The sculpture, which bridges the man-made watercourse and links both sides of the housing estate is an entirely abstract, public playground of clean lines and concrete. Like a lot of Brutalist art and architecture, the Apollo Pavilion has a divisive and complex history, yet it is remembered worldwide for its revolutionary reimagining of art, architecture and how we experience the built environment. In 2003, the Pavilion re-entered the public’s imagination through an installation by artists Jane and Louise Wilson commissioned by BALTIC in Gateshead. As a result of the exhibition, it was restored and granted Grade II* Heritage Status in 2011, putting it among the most important five percent of buildings in this country.

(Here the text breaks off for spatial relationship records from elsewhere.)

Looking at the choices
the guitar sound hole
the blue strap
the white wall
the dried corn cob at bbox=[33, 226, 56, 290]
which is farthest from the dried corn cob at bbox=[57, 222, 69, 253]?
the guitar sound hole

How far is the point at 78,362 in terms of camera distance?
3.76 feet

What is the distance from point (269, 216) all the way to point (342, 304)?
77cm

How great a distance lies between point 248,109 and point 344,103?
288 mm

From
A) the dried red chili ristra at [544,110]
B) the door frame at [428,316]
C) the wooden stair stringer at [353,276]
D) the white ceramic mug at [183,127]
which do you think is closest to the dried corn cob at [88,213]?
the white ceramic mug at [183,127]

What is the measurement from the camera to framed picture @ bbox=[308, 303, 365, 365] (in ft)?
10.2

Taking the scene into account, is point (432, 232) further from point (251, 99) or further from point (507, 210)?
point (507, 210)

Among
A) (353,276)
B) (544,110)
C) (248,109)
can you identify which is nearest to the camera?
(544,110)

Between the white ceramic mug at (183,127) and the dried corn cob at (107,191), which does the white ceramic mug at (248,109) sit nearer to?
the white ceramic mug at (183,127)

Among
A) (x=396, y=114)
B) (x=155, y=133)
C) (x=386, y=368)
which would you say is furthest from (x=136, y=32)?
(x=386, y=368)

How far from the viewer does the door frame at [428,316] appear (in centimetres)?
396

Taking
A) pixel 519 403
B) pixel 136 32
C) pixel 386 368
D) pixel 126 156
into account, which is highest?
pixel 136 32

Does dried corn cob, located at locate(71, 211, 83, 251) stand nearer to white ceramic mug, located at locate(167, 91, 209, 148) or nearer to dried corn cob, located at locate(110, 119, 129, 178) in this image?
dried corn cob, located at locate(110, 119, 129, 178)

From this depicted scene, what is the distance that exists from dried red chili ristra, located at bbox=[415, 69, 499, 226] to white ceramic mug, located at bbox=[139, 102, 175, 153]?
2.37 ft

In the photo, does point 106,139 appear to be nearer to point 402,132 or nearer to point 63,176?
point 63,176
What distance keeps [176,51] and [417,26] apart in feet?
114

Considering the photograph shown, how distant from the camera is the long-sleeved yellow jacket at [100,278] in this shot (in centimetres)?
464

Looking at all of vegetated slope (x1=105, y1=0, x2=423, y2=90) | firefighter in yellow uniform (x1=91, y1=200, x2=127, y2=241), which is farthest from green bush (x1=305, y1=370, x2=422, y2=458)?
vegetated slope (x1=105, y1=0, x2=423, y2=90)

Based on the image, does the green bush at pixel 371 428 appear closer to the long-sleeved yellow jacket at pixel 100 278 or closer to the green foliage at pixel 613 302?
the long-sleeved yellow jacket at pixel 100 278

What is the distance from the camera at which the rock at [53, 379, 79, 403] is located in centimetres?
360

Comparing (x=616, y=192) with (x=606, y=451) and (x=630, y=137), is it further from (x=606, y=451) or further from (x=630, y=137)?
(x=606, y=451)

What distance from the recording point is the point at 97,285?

Pasmore’s Apollo Pavilion turns 50 this year and the Bauhaus School of Art celebrates its centenary. Join us on the 22 and 23 March 2019 to see this this iconic artwork transformed by a unique, public light installation by Berlin-based artists, Mader Wiermann. Commissioned by Durham County Council, as part of Durham’s Year of Culture, #Culture19. Produced by Artichoke, Mader Wiermann’s artwork, Apollo 50 will reflect the complex and fascinating history of the Pavilion’s design and temporarily transform it into a fluid, moving shape.
Apollo 50 will be shown on both evenings from 6.30pm – 9:30pm on an 8-minute loop. This is a free event and no ticket is required.